Records for the task:

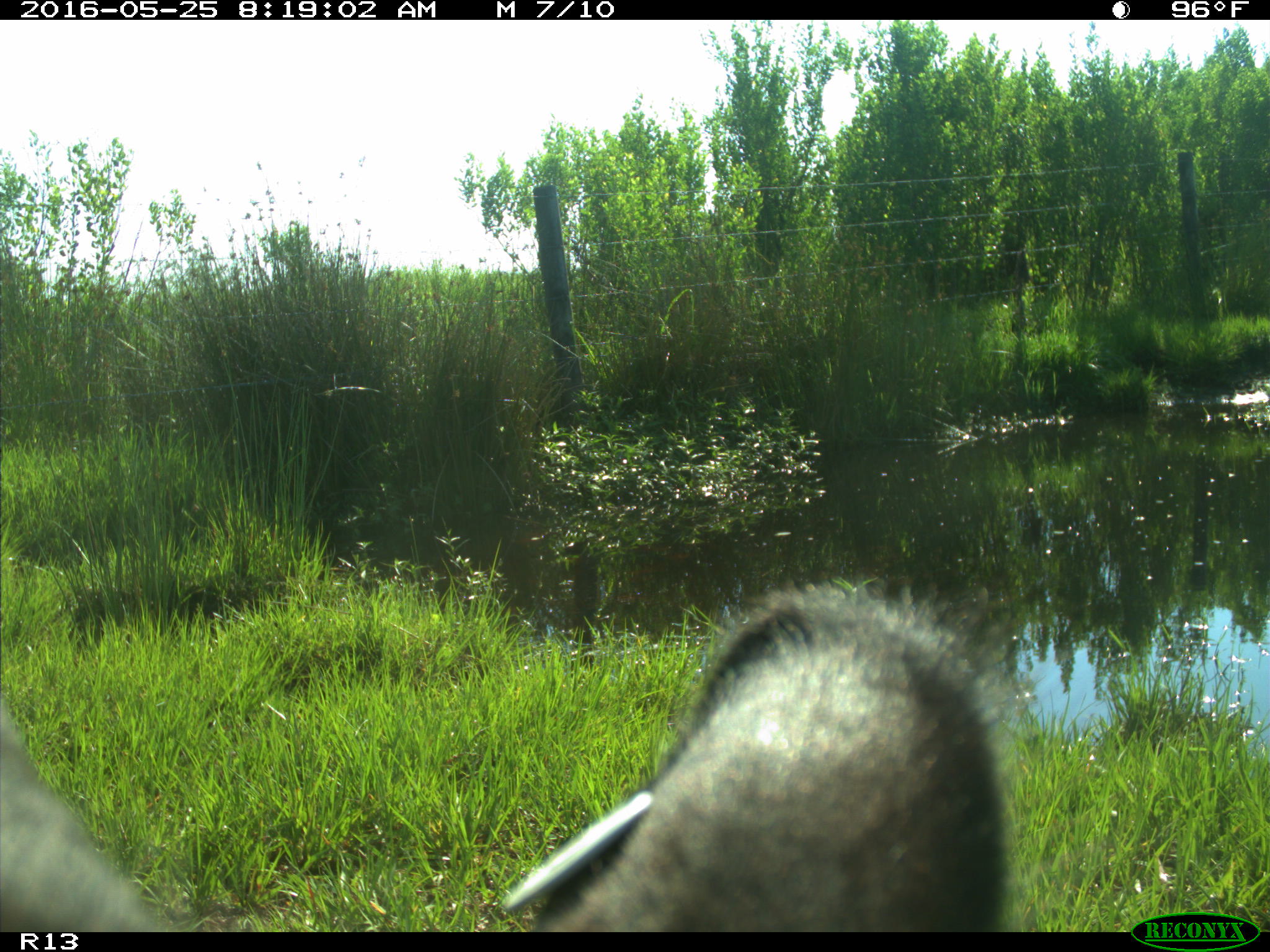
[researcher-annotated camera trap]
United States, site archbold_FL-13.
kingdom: Animalia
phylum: Chordata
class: Mammalia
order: Artiodactyla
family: Bovidae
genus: Bos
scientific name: Bos taurus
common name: domestic cow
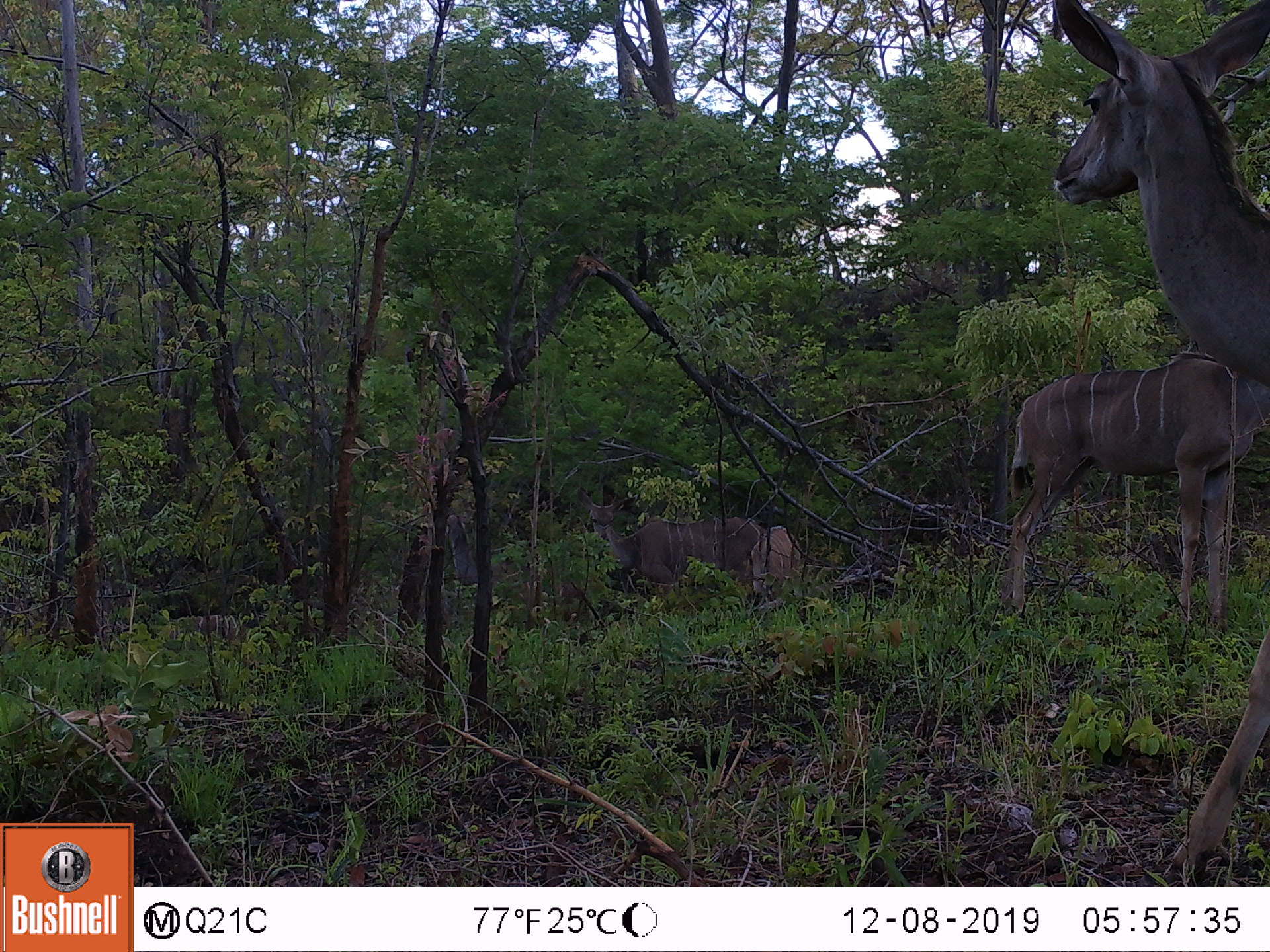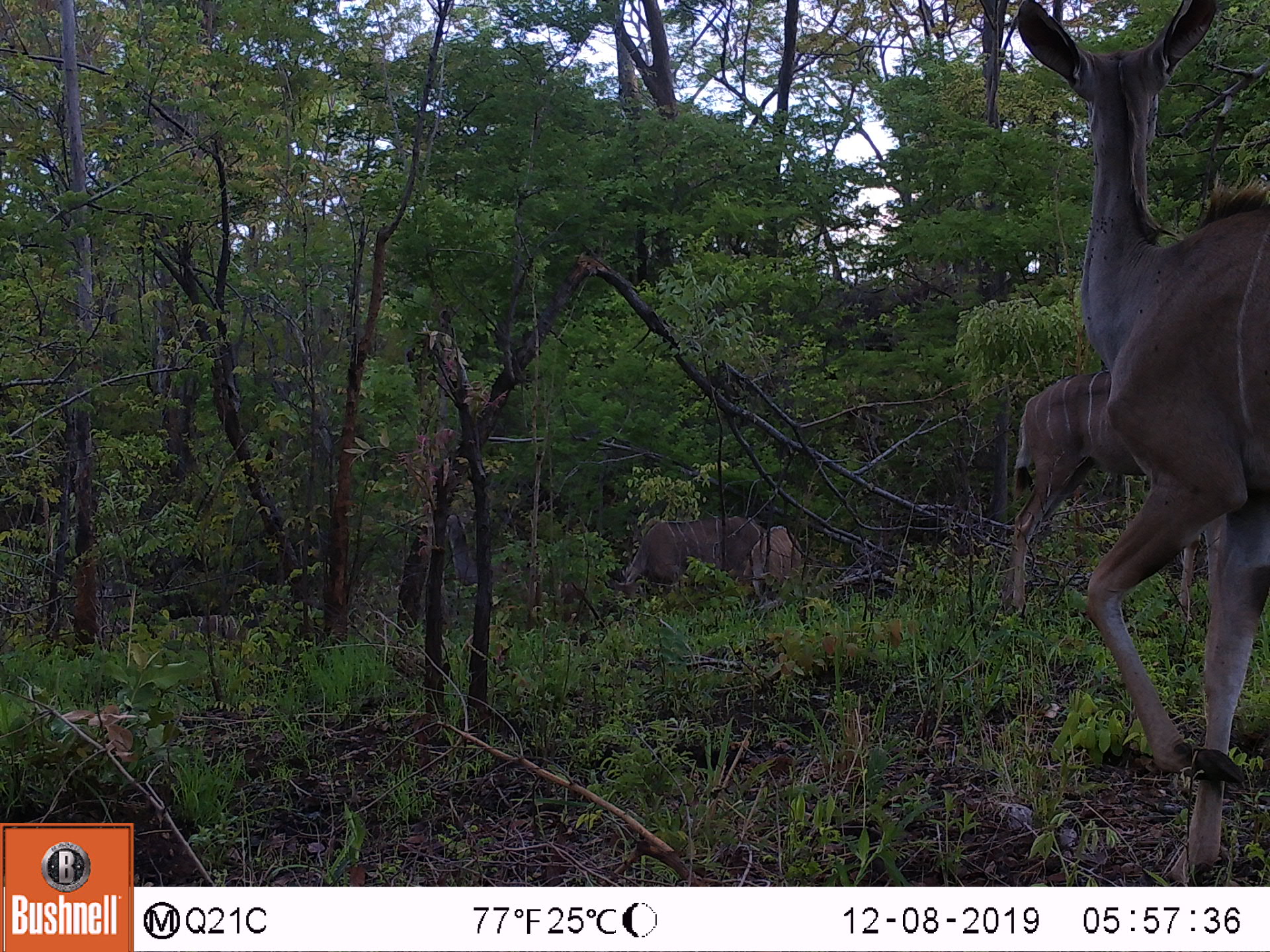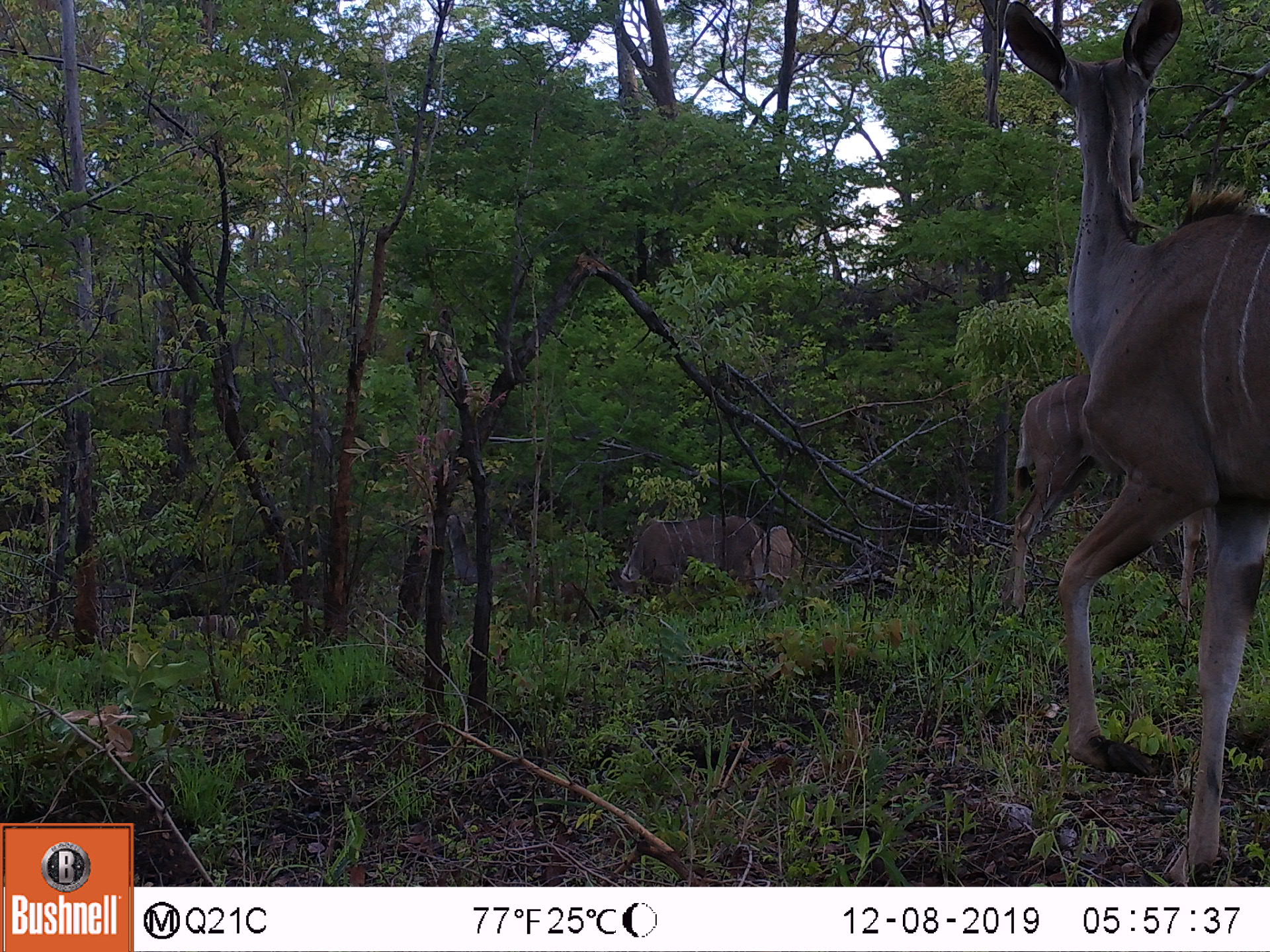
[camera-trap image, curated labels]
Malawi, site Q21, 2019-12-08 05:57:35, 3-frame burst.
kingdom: Animalia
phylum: Chordata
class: Mammalia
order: Artiodactyla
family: Bovidae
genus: Tragelaphus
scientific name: Tragelaphus strepsiceros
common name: greater kudu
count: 4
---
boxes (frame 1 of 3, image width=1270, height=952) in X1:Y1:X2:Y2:
greater kudu: 986:3:1262:380; 993:355:1251:630; 582:495:774:614; 750:512:811:616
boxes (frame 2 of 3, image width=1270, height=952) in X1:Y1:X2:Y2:
greater kudu: 1000:7:1262:857; 602:503:765:623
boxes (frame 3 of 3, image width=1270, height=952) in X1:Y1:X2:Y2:
greater kudu: 1000:3:1262:806; 600:512:755:609; 754:515:808:589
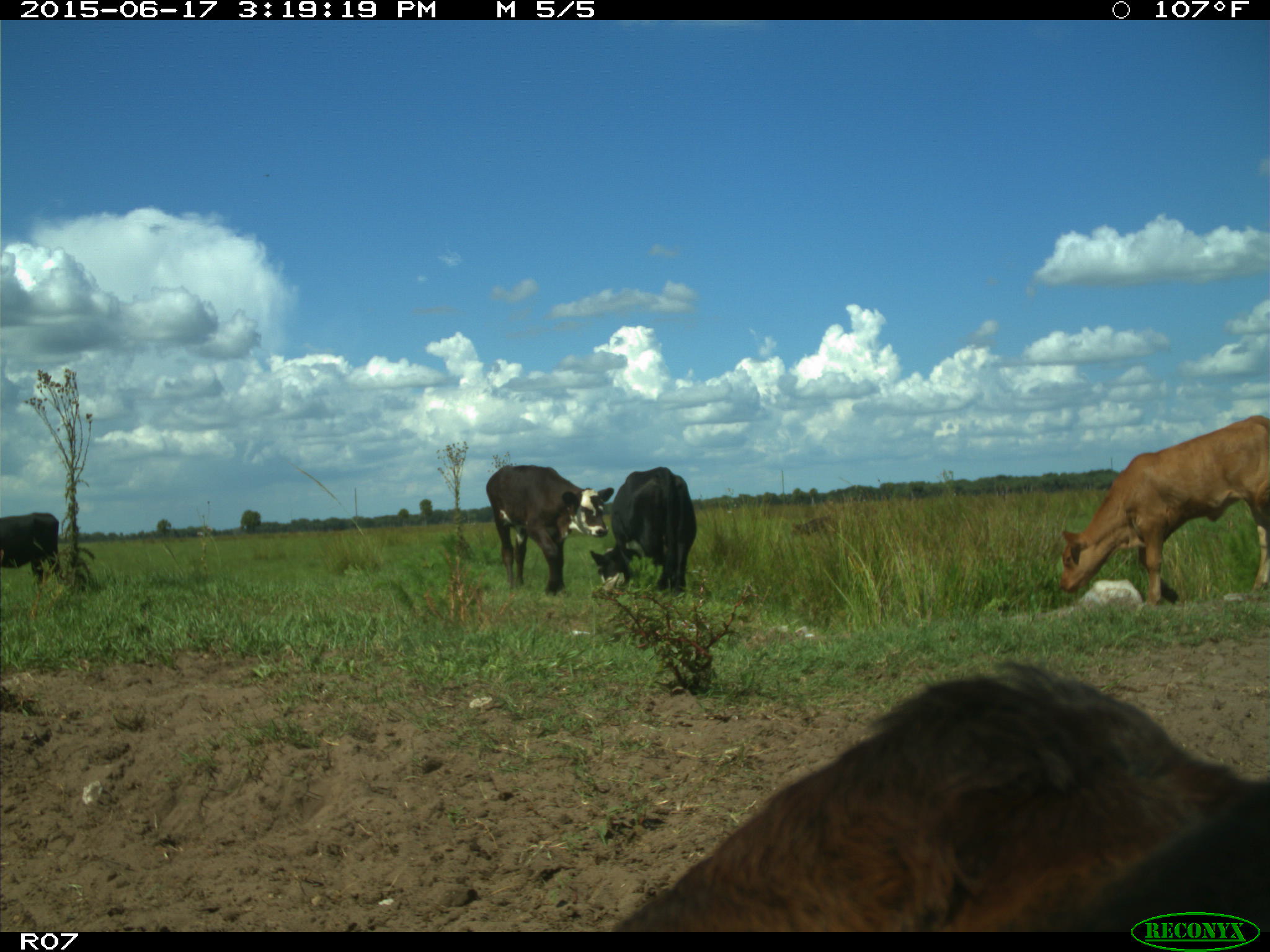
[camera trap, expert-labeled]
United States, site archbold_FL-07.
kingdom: Animalia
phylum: Chordata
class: Mammalia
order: Artiodactyla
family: Bovidae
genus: Bos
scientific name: Bos taurus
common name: domestic cow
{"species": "Bos taurus (domestic cow)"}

Exercise description:
Filter the entries above and copy only the lines that hold "trap".

Response below:
[researcher-annotated camera trap]
[camera-trap image, curated labels]
[camera trap, expert-labeled]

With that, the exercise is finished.